Pourquoi l'investissement immobilier est difficile ? Les 3 obstacles : fiscalité, droit et construction

La réussite en investissement immobilier nécessite une maîtrise globale de la fiscalité, du droit et de la construction. Explication de l'importance de chaque domaine.

Dernière mise à jour: Lecture d'environ 8 min

L'investissement immobilier est perçu par de nombreux investisseurs particuliers comme un moyen séduisant de constituer un patrimoine. Mais dès que l'on passe réellement à la gestion d'un bien, on se heurte fréquemment à une complexité insoupçonnée. L'achat d'un bien ne garantit en rien la rentabilité : il exige une connaissance transversale de trois domaines d'expertise bien distincts — la fiscalité, le droit et le bâtiment — ainsi que la capacité à en tirer des décisions justes. Quiconque prend des décisions d'investissement sans maîtriser ces trois domaines de façon intégrée s'expose à un risque accru de pertes imprévues ou de litiges juridiques. Cet article explique concrètement ce qu'est cette « compétence transversale » indispensable à la réussite d'un investissement immobilier, et pourquoi elle est aussi déterminante — avec, pour le lecteur français, des repères tirés du droit et de la fiscalité immobilière de son propre pays, afin de mieux saisir ce qui, dans le système japonais, relève de la spécificité locale et ce qui relève d'une logique universellement partagée par tout investisseur immobilier.

Qu'entend-on par « compétence transversale » en investissement immobilier ?

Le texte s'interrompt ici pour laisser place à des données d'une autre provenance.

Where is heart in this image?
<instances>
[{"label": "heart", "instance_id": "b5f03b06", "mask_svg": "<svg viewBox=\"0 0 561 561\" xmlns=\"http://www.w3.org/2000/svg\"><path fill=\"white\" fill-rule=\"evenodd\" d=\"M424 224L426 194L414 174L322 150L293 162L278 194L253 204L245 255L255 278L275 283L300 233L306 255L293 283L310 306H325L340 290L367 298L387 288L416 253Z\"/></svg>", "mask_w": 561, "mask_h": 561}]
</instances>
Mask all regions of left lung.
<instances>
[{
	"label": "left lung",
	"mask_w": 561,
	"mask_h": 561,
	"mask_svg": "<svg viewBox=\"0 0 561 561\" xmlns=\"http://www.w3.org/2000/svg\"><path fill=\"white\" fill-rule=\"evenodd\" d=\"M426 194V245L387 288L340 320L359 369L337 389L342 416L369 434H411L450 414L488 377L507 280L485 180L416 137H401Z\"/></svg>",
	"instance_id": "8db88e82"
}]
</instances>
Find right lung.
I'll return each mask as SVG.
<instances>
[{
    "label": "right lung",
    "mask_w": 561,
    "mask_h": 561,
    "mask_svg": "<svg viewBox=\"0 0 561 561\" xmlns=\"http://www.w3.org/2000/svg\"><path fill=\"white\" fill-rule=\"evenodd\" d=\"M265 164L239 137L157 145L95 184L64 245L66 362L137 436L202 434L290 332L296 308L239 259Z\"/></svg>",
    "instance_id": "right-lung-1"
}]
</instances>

La compétence transversale en investissement immobilier désigne la capacité à mobiliser, de façon intégrée et non cloisonnée, des connaissances relevant de plusieurs domaines d'expertise — la fiscalité, le droit et le bâtiment — pour prendre une décision d'investissement. Il ne suffit pas, pour un investisseur immobilier, de maîtriser un seul de ces domaines : ce qui importe avant tout, c'est de comprendre en profondeur comment ces trois domaines interagissent entre eux et influencent, ensemble, le résultat global de l'investissement.

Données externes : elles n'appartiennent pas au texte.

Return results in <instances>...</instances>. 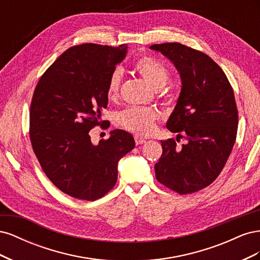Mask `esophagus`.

Prenons l'exemple d'un investisseur qui envisage l'achat d'un bien. Il commence par évaluer, à l'aide de connaissances en bâtiment, l'état de dégradation du bien afin d'anticiper les futurs frais de rénovation. Il détermine ensuite, sur le plan fiscal, si ces frais seront traités comme une charge déductible ou comme une dépense d'investissement amortissable, et en mesure l'impact sur la trésorerie. Il examine enfin, d'un point de vue juridique, le contenu du compromis de vente afin de vérifier l'absence de clauses défavorables ou de risques cachés. C'est cette interaction constante entre les trois domaines qui rend possible une décision d'investissement à la fois rationnelle et sécurisée.

Domaine de compétence Principaux points à examiner Incidence sur la décision d'investissement
Fiscalité Impôt sur le revenu, impôt sur les sociétés, taxe foncière, impôt sur la plus-value de cession, etc. Élaboration du plan de trésorerie, mise en place d'une stratégie d'optimisation fiscale efficace
Droit Contrats, régime des droits réels, garantie de conformité, loi sur les baux d'habitation et commerciaux, etc. Maîtrise des risques latents, prévention des litiges, renforcement du pouvoir de négociation contractuelle
Bâtiment Structure du bâtiment, état de dégradation, plan de travaux, durée de vie légale, etc. Évaluation précise du bien, prévision financière à long terme, préservation de la valeur patrimoniale

L'obstacle fiscal : un système d'imposition complexe et des obligations déclaratives strictes

Le premier obstacle auquel se heurtent la plupart des investisseurs est la complexité du système fiscal et les obligations déclaratives qui en découlent. Les revenus tirés d'un bien immobilier sont soumis à plusieurs impôts distincts, et la capacité à les comprendre précisément puis à déclarer correctement, dans le respect de la loi, conditionne directement la réussite de l'investissement.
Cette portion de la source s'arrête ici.